** STATED PROBLEM **
Can you copy the lines from the one containing "Looking at this scene, does" through the one containing "(C) pixel 687 473, (B)", both included, without changing anything?

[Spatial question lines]

* * * * * * * * *

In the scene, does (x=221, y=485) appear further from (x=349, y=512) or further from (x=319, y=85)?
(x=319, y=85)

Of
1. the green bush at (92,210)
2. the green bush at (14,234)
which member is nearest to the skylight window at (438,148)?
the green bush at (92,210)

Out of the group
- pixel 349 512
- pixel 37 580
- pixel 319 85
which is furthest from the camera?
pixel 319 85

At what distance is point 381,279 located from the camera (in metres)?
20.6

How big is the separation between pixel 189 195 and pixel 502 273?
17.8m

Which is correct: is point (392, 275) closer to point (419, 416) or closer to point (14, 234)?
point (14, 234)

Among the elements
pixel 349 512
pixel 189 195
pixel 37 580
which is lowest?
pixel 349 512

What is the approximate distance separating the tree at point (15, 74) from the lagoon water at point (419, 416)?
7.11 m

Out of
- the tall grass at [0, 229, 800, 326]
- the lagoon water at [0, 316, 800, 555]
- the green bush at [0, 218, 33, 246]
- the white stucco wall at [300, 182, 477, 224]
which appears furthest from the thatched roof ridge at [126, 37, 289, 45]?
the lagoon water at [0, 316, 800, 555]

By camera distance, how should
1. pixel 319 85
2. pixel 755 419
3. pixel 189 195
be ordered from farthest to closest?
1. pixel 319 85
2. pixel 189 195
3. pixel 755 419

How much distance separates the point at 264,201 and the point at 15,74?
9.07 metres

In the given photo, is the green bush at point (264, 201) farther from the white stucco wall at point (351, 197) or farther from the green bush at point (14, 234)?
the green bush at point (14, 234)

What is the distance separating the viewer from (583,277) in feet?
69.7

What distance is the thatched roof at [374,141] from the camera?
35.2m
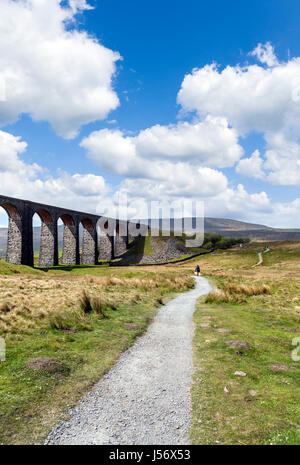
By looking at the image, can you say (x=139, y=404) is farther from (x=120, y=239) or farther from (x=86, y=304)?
(x=120, y=239)

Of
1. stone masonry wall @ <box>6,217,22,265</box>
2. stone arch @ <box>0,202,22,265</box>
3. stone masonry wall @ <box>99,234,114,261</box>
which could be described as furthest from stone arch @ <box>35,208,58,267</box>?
stone masonry wall @ <box>99,234,114,261</box>

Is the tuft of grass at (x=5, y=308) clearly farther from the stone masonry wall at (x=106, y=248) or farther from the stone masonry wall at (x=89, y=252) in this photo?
the stone masonry wall at (x=106, y=248)

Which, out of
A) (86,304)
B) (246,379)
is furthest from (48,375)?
(86,304)

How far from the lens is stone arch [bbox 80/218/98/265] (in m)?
67.8

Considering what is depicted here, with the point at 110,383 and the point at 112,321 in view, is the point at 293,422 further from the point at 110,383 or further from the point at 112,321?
the point at 112,321

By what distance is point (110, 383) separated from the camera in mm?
7164

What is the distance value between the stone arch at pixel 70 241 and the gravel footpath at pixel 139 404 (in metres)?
54.4

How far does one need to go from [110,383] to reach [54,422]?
6.56 feet

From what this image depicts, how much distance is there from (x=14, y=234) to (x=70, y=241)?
1597 centimetres

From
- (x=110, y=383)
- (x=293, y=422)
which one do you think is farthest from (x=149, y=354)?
(x=293, y=422)

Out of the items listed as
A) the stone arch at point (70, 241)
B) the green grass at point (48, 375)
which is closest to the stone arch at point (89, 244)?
the stone arch at point (70, 241)

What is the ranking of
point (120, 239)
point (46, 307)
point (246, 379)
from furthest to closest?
1. point (120, 239)
2. point (46, 307)
3. point (246, 379)

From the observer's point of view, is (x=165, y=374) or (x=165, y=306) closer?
(x=165, y=374)

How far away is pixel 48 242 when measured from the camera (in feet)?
181
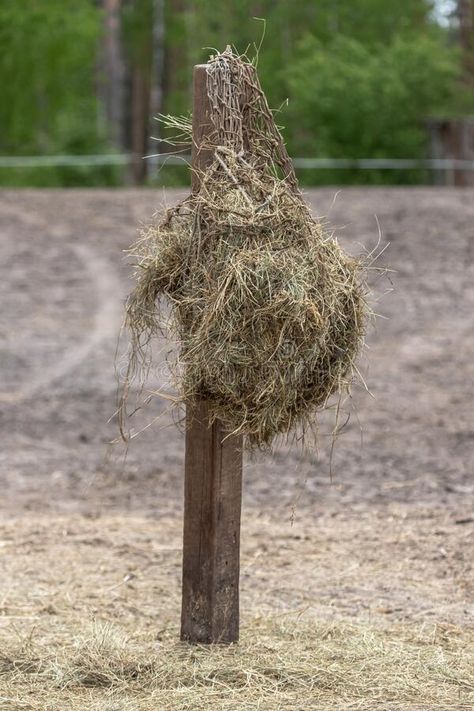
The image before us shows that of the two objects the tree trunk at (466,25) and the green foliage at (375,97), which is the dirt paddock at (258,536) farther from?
the tree trunk at (466,25)

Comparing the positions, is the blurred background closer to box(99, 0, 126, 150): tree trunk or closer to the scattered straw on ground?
box(99, 0, 126, 150): tree trunk

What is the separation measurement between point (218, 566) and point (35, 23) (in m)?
26.1

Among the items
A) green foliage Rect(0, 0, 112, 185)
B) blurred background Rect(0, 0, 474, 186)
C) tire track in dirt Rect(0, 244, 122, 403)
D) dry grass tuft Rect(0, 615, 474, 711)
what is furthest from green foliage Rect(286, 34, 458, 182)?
dry grass tuft Rect(0, 615, 474, 711)

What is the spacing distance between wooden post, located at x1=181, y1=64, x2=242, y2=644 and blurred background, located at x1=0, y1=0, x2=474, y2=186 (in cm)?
1788

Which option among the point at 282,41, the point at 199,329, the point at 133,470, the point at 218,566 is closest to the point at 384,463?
the point at 133,470

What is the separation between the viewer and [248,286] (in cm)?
433

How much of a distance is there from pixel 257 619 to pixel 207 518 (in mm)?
831

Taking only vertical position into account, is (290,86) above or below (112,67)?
below

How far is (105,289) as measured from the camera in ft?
46.7

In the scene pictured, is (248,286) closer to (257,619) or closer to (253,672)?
(253,672)

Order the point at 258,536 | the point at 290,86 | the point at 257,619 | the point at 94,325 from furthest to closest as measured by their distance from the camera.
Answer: the point at 290,86 < the point at 94,325 < the point at 258,536 < the point at 257,619

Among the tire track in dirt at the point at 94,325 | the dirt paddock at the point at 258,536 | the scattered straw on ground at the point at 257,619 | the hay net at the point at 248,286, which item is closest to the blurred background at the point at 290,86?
the tire track in dirt at the point at 94,325

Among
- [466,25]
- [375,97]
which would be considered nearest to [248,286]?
[375,97]

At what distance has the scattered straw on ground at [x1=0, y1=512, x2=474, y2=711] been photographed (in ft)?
14.7
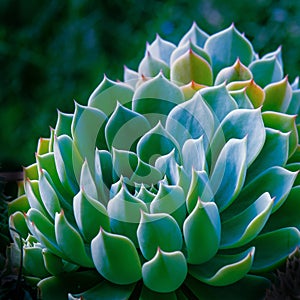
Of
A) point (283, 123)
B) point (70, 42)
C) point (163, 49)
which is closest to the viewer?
point (283, 123)

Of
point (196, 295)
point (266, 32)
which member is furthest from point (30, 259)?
point (266, 32)

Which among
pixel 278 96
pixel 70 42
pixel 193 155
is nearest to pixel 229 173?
pixel 193 155

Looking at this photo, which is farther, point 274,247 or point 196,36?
point 196,36

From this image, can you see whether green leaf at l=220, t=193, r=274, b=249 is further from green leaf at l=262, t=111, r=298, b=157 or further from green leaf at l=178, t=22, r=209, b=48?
green leaf at l=178, t=22, r=209, b=48

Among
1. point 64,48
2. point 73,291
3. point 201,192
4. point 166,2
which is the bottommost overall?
point 73,291

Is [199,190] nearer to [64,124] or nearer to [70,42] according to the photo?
[64,124]

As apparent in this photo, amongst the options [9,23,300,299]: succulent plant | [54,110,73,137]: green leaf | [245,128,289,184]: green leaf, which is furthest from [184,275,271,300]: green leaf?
[54,110,73,137]: green leaf

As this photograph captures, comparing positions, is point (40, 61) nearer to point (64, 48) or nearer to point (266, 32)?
point (64, 48)
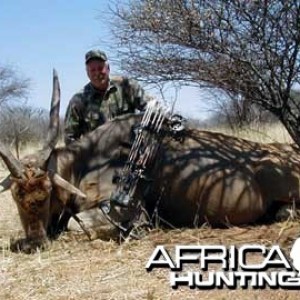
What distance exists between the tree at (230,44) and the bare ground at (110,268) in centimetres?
114

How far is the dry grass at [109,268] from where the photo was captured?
3.06 metres

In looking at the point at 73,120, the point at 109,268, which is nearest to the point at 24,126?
the point at 73,120

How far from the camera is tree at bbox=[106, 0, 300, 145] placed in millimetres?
4602

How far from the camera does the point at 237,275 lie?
124 inches

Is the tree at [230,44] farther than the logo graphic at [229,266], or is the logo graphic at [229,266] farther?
the tree at [230,44]

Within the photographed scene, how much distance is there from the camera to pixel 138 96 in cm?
521

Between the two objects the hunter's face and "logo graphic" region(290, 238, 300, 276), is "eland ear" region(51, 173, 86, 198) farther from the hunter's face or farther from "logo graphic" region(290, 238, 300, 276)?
"logo graphic" region(290, 238, 300, 276)

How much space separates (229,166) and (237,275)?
5.31ft

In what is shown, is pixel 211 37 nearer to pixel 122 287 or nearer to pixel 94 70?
pixel 94 70

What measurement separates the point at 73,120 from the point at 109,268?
2.06m

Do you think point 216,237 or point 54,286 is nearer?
point 54,286

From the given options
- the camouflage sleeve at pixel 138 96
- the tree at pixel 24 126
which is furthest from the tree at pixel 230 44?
the tree at pixel 24 126

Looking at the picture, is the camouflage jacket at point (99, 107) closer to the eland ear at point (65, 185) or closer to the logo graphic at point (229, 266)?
the eland ear at point (65, 185)

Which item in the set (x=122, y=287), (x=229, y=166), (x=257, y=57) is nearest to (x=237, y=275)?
(x=122, y=287)
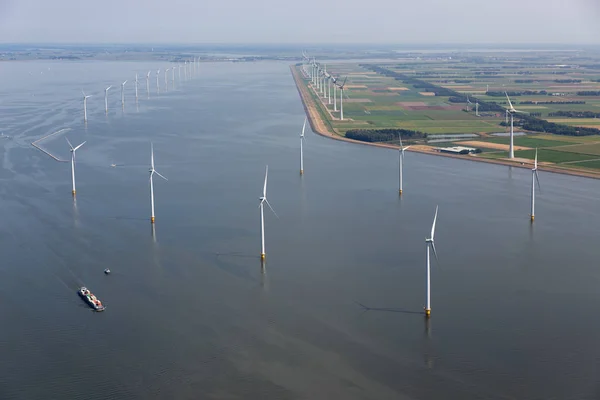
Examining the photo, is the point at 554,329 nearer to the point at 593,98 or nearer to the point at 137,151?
the point at 137,151

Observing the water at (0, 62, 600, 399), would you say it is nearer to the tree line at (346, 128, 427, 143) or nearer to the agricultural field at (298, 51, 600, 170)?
the agricultural field at (298, 51, 600, 170)

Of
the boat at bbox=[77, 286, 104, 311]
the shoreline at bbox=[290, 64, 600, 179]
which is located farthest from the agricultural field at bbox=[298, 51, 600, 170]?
the boat at bbox=[77, 286, 104, 311]

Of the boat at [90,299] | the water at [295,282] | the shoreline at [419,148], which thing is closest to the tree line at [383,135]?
the shoreline at [419,148]

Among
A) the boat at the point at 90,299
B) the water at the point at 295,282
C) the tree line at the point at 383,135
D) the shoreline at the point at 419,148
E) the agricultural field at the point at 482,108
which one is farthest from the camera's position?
the tree line at the point at 383,135

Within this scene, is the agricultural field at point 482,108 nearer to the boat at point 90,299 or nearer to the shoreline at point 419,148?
the shoreline at point 419,148

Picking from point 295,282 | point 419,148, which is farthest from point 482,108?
point 295,282
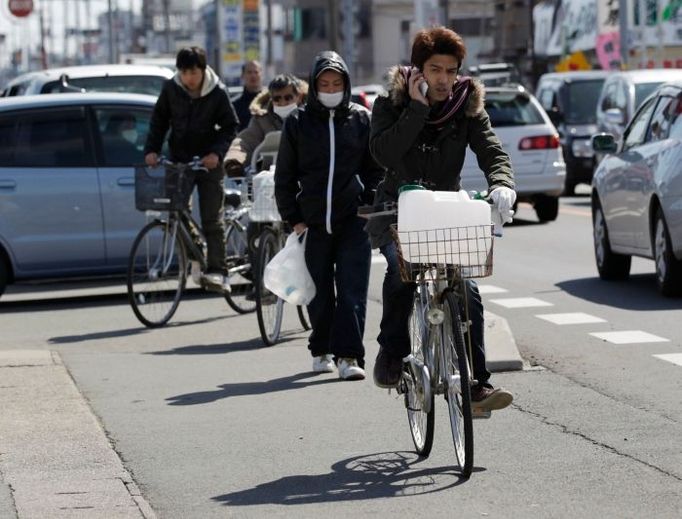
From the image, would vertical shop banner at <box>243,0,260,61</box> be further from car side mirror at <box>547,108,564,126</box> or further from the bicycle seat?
the bicycle seat

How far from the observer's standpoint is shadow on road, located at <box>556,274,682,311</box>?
44.5 feet

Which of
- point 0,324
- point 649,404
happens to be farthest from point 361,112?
point 0,324

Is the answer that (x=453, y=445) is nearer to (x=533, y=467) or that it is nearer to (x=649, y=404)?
(x=533, y=467)

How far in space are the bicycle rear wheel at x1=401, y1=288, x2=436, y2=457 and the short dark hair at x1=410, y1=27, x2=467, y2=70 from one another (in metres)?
0.98

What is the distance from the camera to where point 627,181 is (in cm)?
1484

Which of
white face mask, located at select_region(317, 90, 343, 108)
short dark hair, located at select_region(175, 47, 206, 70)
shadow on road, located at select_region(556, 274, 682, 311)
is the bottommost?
shadow on road, located at select_region(556, 274, 682, 311)

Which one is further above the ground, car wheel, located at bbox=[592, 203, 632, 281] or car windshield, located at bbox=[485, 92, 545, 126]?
car windshield, located at bbox=[485, 92, 545, 126]

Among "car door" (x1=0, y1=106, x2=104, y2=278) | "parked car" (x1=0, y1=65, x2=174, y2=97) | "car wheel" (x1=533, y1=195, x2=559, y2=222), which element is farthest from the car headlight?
"car door" (x1=0, y1=106, x2=104, y2=278)

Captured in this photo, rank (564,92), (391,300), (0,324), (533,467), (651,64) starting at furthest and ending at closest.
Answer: (651,64) → (564,92) → (0,324) → (391,300) → (533,467)

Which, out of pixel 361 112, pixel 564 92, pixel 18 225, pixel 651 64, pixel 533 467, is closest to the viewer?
pixel 533 467

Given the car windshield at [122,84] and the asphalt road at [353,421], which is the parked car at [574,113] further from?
the asphalt road at [353,421]

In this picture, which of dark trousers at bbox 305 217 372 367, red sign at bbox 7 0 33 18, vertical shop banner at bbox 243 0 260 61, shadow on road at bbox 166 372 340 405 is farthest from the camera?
vertical shop banner at bbox 243 0 260 61

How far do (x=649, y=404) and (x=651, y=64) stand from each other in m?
39.7

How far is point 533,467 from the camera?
7.40m
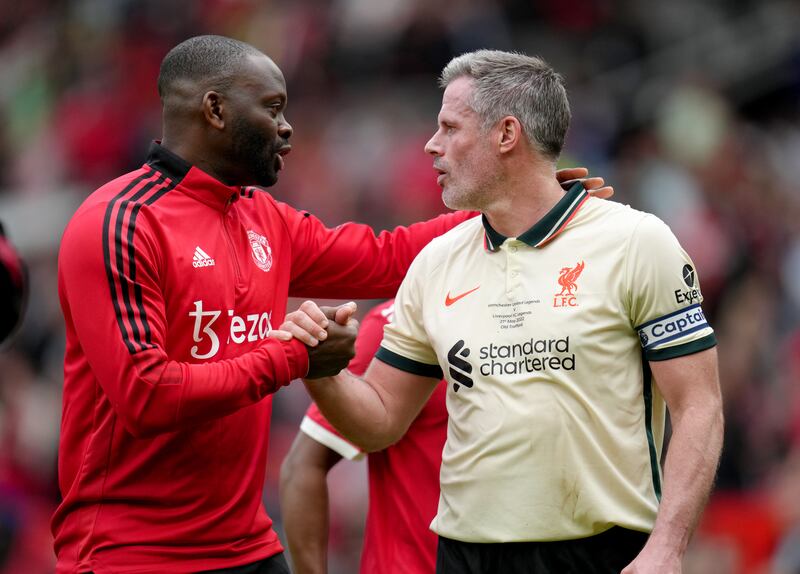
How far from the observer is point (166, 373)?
4254 mm

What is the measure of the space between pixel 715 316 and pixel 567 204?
233 inches

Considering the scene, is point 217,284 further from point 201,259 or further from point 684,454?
point 684,454

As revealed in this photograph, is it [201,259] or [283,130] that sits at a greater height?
[283,130]

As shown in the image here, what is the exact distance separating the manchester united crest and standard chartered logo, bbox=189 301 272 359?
200 millimetres

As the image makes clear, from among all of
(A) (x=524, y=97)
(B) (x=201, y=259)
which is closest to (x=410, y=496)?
(B) (x=201, y=259)

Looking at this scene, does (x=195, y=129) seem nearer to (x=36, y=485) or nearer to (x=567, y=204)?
(x=567, y=204)

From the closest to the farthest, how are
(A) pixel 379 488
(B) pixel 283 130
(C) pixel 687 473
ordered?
(C) pixel 687 473, (B) pixel 283 130, (A) pixel 379 488

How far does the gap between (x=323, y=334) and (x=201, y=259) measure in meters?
0.47

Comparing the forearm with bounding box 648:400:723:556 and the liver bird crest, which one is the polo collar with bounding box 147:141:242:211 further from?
the forearm with bounding box 648:400:723:556

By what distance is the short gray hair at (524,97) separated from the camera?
4754 millimetres

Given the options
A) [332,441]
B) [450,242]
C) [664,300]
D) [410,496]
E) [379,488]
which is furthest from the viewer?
[332,441]

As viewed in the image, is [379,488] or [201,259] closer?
[201,259]

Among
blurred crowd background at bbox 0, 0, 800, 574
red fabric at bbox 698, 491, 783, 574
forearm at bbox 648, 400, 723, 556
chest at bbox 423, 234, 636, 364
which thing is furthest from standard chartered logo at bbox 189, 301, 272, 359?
blurred crowd background at bbox 0, 0, 800, 574

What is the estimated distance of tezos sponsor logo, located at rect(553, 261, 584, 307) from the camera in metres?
4.45
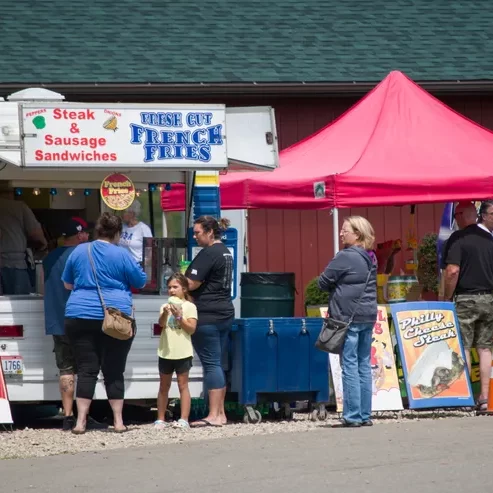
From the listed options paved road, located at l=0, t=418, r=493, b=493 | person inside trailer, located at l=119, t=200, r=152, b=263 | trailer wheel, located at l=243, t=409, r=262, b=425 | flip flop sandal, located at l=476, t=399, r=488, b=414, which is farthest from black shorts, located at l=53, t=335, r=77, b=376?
flip flop sandal, located at l=476, t=399, r=488, b=414

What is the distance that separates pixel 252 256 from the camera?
17.0m

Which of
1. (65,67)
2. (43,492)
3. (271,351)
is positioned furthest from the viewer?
(65,67)

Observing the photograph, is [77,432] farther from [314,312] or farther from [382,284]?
[382,284]

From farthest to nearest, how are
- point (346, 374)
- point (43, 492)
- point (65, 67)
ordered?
point (65, 67) < point (346, 374) < point (43, 492)

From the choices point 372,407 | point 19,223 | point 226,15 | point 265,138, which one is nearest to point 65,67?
point 226,15

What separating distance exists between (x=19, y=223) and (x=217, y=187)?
6.37ft

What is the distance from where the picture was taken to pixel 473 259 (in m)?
11.4

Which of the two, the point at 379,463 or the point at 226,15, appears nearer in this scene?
the point at 379,463

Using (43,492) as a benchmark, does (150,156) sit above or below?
above

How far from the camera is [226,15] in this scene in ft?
60.1

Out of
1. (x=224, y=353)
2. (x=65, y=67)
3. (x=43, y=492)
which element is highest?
(x=65, y=67)

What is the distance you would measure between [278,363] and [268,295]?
75cm

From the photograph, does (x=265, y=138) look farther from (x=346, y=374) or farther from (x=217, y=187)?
(x=346, y=374)

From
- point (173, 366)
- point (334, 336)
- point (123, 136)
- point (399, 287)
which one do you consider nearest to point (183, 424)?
point (173, 366)
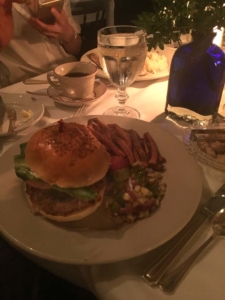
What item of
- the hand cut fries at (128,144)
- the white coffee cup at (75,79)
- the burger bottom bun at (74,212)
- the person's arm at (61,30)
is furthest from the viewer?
the person's arm at (61,30)

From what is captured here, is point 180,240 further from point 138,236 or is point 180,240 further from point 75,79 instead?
point 75,79

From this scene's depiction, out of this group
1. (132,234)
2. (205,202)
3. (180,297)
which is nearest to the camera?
(180,297)

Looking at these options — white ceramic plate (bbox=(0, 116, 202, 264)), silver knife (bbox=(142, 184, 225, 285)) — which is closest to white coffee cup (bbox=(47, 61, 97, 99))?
white ceramic plate (bbox=(0, 116, 202, 264))

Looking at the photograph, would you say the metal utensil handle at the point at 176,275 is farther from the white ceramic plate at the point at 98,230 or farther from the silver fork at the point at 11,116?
the silver fork at the point at 11,116

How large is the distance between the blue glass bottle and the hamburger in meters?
0.40

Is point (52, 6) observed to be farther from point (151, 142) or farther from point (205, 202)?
point (205, 202)

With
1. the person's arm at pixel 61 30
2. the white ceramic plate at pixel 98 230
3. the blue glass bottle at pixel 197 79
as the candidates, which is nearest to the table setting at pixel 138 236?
the white ceramic plate at pixel 98 230

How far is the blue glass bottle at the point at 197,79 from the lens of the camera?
0.96m

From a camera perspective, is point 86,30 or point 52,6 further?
point 86,30

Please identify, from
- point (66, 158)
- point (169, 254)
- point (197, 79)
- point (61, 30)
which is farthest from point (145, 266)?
point (61, 30)

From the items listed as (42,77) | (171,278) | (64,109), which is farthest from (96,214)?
(42,77)

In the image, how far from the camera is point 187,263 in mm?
598

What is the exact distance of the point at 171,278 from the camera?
57 centimetres

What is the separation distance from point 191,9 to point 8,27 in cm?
98
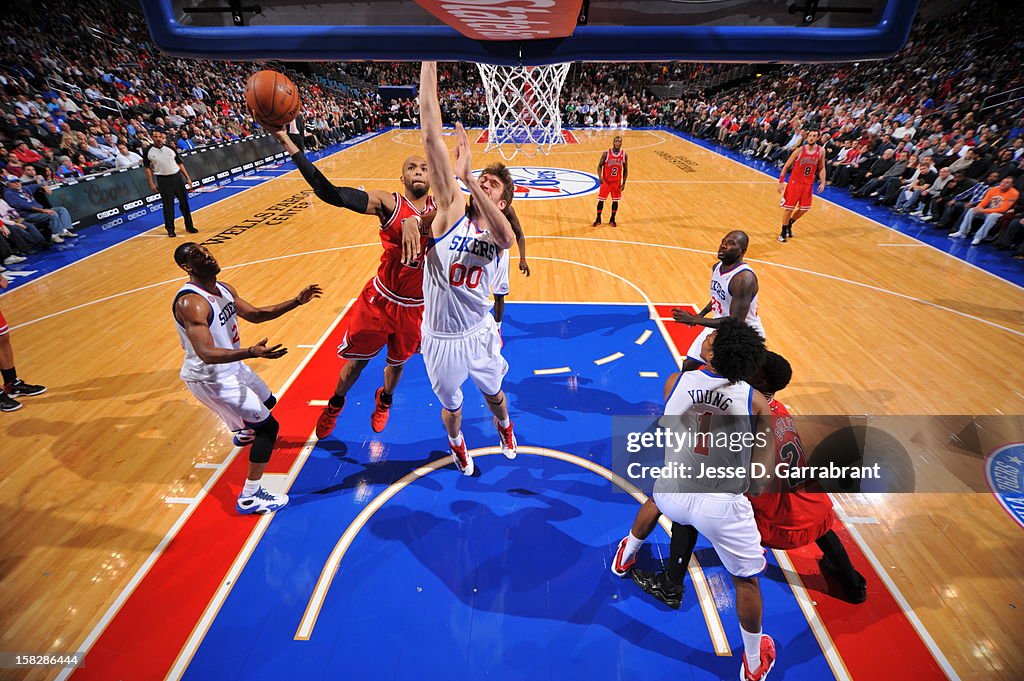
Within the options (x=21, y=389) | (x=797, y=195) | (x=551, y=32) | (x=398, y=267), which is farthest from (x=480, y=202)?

* * * * * * * * *

** REPLY TO THE EXERCISE **
Looking at this scene, does (x=195, y=129) seem nearer to (x=36, y=485) or nearer to (x=567, y=204)?
(x=567, y=204)

From the closest to the farthest, how are
(A) pixel 379 488
(B) pixel 283 130
(C) pixel 687 473
ordered?
(C) pixel 687 473, (B) pixel 283 130, (A) pixel 379 488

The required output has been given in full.